- **EXTRACTED INFORMATION**:
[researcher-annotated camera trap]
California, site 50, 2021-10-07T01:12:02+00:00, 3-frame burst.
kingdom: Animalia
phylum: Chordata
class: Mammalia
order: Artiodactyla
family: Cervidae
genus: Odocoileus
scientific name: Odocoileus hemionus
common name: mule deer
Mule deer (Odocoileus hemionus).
* * *
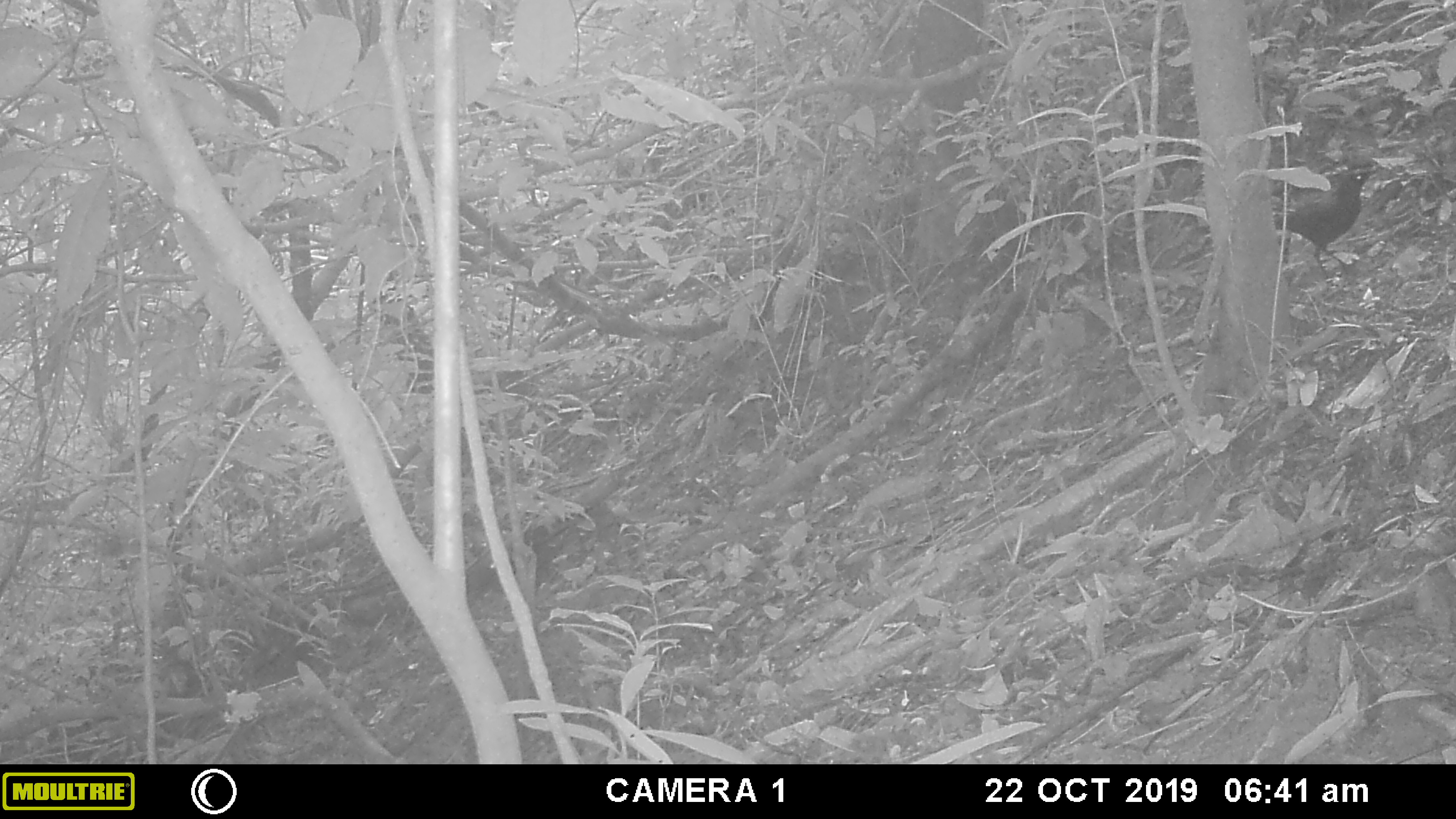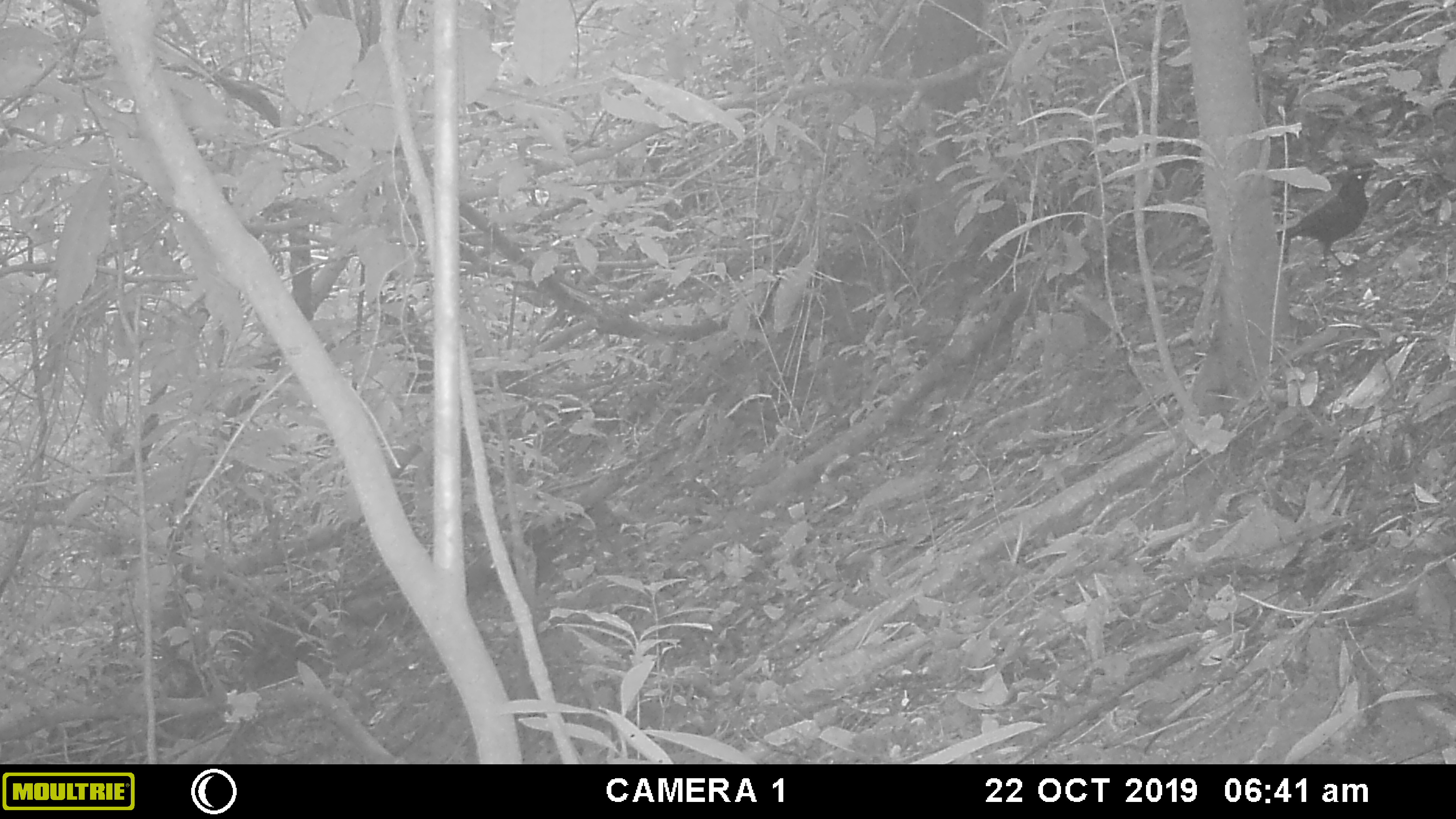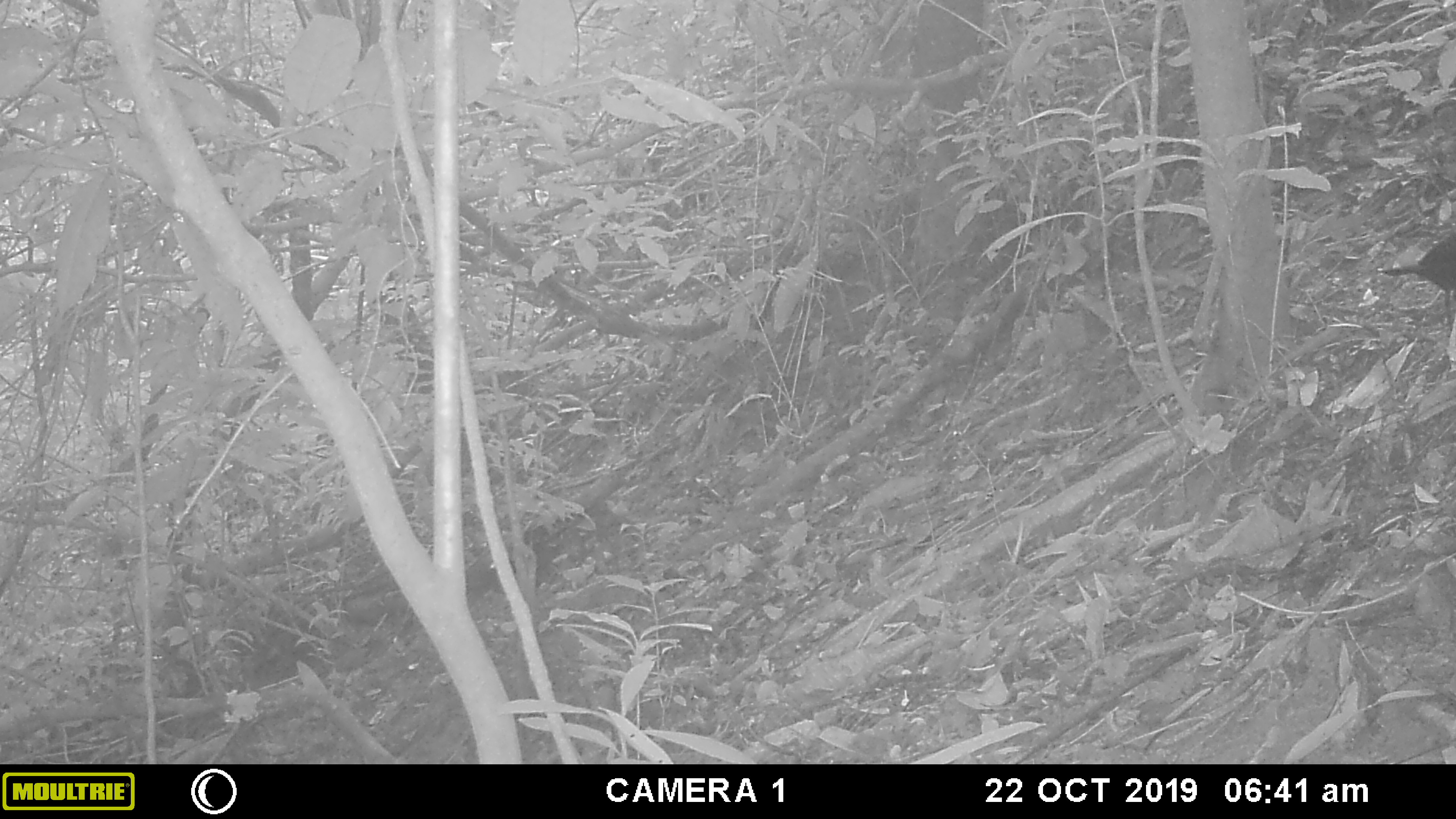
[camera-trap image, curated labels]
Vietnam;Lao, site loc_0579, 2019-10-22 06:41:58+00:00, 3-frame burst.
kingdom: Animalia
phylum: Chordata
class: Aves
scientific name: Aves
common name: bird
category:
==
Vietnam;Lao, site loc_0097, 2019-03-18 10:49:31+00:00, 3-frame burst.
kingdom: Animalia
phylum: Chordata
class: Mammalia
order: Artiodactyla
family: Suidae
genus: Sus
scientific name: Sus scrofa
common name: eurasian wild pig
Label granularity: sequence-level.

- **PROBLEM DETAILS**:
Please report all lines in the entries where "camera" appears.

- **WRITTEN SOLUTION**:
[researcher-annotated camera trap]
[camera-trap image, curated labels]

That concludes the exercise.